Tekstfragment:
————————
Hieronder treft informatie aan m.b.t. bodem opgesteld door ons bureau en/of derden.
(Gebruik van deze informatie is geheel voor eigen risico, er kunnen op generlei wijze rechten of claims aan ontleend worden).
Verkennend bodemonderzoek NEN-5740
Een bodemonderzoek wordt gevraagd bij de aanvraag om een milieuvergunning (nul onderzoek) of een bouwvergunning.
In het kader van een milieuvergunning dient het onderzoek om vooraf te bepalen welke mate van verontreiniging er op het perceel is ten tijde van het verlenen van de nieuwe milieuvergunning zodat bij het staken van de onderneming (inrichting ingevolge de Wet milieubeheer) bepaald kan worden of door de activiteiten binnen de inrichting er sprake is van een (verdere) verontreiniging. Ook bij het staken van een onderneming of bij het verlopen van een tijdelijke vergunning zult u dus een nul onderzoek moeten uitvoeren.
————————
Gegevens:
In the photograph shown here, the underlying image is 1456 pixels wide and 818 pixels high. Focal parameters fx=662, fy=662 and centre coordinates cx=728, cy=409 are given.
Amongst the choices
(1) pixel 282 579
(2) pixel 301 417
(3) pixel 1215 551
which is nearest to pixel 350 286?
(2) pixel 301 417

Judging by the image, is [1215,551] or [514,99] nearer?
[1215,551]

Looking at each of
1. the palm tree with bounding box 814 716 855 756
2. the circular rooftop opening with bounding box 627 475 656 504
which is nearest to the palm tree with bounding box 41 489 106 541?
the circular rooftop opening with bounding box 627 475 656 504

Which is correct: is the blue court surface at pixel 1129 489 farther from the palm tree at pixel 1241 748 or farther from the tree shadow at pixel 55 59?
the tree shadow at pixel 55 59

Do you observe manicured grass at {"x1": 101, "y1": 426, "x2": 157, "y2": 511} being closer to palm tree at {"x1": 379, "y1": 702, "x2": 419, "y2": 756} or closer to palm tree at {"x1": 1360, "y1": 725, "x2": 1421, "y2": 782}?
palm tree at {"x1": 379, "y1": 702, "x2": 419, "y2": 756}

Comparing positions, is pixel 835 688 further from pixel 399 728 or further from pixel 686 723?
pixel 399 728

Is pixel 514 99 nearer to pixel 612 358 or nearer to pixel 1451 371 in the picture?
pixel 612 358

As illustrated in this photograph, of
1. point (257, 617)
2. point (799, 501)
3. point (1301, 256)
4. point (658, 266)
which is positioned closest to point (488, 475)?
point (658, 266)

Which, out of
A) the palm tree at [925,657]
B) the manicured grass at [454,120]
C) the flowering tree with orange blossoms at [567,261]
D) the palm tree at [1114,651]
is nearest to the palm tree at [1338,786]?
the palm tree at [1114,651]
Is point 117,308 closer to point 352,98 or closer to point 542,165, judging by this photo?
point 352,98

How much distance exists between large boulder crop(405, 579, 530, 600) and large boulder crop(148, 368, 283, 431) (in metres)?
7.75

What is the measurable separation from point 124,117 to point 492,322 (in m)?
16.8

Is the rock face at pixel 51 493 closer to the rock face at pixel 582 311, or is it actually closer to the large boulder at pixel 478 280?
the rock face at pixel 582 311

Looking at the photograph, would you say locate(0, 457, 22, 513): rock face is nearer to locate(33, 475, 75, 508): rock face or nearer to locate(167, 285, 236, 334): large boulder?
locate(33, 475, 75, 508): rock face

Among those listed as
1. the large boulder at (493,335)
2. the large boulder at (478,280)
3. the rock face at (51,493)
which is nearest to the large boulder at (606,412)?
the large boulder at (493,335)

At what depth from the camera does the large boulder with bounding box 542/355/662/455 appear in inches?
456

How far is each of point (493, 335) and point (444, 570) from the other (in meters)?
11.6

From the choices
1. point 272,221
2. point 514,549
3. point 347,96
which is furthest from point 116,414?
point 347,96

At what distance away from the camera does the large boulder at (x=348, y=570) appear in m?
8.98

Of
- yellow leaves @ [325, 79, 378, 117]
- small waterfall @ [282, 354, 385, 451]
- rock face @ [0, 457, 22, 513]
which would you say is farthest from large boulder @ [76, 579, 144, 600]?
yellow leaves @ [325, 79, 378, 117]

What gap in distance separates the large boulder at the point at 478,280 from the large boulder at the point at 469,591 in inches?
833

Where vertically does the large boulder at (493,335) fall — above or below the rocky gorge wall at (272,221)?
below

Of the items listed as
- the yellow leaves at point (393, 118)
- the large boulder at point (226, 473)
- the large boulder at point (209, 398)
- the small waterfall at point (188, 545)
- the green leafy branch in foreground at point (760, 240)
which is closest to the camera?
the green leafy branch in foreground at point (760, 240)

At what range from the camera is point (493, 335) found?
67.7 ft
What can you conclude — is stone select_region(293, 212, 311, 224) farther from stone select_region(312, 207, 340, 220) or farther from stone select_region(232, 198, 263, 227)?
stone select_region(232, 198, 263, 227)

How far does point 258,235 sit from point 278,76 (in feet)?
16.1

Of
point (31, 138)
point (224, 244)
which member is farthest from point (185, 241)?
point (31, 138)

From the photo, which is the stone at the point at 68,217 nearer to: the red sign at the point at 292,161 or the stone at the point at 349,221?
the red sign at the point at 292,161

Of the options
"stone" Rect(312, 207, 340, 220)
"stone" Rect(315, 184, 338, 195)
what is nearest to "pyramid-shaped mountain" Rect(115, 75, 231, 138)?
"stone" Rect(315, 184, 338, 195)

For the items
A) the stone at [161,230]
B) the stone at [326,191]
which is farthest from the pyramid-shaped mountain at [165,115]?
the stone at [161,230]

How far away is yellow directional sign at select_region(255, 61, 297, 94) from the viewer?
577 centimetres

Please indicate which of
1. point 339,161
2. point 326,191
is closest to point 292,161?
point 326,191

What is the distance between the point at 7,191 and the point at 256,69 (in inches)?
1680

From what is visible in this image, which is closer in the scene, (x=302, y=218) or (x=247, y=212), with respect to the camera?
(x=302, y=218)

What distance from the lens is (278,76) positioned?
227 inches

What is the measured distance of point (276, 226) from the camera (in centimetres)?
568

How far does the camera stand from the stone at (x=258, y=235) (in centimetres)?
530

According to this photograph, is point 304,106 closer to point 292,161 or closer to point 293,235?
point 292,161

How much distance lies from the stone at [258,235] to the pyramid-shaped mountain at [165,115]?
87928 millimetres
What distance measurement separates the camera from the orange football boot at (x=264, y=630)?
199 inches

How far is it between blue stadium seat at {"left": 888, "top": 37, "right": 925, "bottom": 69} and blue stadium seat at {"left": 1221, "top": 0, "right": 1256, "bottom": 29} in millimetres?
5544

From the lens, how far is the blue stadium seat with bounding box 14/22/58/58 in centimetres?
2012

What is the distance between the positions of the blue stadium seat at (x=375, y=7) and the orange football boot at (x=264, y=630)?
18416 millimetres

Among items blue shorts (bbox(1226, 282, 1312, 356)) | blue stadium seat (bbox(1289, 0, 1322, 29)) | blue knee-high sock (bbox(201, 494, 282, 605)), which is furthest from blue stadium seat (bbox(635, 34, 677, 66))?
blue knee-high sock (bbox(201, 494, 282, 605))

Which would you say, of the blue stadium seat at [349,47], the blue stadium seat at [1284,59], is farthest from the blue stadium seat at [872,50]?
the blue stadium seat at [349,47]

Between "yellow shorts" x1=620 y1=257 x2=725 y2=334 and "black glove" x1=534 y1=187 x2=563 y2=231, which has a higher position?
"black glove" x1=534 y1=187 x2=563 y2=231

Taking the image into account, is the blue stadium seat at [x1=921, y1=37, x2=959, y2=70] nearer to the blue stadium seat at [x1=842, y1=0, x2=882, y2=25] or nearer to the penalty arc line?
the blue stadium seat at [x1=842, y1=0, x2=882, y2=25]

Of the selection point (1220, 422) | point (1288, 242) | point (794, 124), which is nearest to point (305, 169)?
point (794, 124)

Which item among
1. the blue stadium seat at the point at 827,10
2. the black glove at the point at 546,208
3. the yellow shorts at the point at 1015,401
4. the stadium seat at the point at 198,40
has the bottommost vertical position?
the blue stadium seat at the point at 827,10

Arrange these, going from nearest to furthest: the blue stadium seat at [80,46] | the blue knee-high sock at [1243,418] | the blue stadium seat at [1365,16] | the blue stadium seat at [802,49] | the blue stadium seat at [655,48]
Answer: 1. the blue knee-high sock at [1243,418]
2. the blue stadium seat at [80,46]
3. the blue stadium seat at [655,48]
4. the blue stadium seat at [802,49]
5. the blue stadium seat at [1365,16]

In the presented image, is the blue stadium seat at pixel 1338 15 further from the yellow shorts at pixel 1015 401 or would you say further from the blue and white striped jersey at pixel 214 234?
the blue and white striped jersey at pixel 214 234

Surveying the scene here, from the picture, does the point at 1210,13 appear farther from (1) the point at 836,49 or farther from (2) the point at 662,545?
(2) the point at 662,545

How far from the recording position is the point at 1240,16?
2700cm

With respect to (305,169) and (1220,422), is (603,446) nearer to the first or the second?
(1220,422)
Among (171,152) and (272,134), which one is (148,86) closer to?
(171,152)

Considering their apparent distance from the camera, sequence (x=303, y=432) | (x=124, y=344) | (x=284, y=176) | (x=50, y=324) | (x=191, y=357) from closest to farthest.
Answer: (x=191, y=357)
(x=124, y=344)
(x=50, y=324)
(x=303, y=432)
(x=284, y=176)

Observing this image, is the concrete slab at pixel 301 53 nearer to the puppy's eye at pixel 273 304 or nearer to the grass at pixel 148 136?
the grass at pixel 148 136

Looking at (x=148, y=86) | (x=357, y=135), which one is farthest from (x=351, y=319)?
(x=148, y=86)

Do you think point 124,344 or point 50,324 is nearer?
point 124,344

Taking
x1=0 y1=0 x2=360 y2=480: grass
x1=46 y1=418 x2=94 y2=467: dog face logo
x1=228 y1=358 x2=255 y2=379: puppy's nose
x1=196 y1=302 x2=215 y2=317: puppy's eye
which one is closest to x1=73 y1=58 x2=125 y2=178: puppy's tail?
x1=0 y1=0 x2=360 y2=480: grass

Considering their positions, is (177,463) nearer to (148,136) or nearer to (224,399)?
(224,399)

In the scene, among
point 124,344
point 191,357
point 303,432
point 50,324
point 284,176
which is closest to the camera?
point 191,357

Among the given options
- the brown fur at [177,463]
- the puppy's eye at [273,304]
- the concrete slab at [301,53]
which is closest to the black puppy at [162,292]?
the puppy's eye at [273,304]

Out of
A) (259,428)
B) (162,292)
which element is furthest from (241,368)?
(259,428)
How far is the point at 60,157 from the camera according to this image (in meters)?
————————
Opdrachten:
A – Schrijf uit de tekst over bodemonderzoek woordelijk het stuk over van "Hieronder treft informatie" tot en met "aan ontleend worden).".
B – Noem alle situaties waarin volgens de tekst over bodemonderzoek een bodemonderzoek uitgevoerd moet worden.
C – Pak de tekst over bodemonderzoek weer op na de laatste zin en schrijf verder.

Gegeven antwoorden:
A –
Hieronder treft informatie aan m.b.t. bodem opgesteld door ons bureau en/of derden.
(Gebruik van deze informatie is geheel voor eigen risico, er kunnen op generlei wijze rechten of claims aan ontleend worden).

B –
- bij de aanvraag om een milieuvergunning
- bij de aanvraag om een bouwvergunning
- bij het staken van een onderneming
- bij het verlopen van een tijdelijke vergunning

C –
In het kader van een bouwvergunning gaat het hierbij om een verplichting uit de Woningwet om de gezondheid en veiligheid te garanderen van mensen die wonen of werken in het gebouw waarvoor vergunning wordt aangevraagd. Een bodemonderzoek is alleen verplicht bij een zogenaamd reguliere bouwvergunning en dus niet bij vergunningvrije- of lichte bouwvergunningsplichtige bouwwerken. Als er sprake is van een bouwvergunning bij een milieuvergunningsplichtige inrichting geldt er een zogenaamde koppeling tussen bouwvergunning en milieuvergunning. Dat wil zeggen in principe wordt de bouwvergunning aangehouden totdat de milieuvergunning verleend wordt. Het is dus zaak om bij het oprichten van een bedrijf tijdig te starten met het vooronderzoek en/of verkennend bodemonderzoek.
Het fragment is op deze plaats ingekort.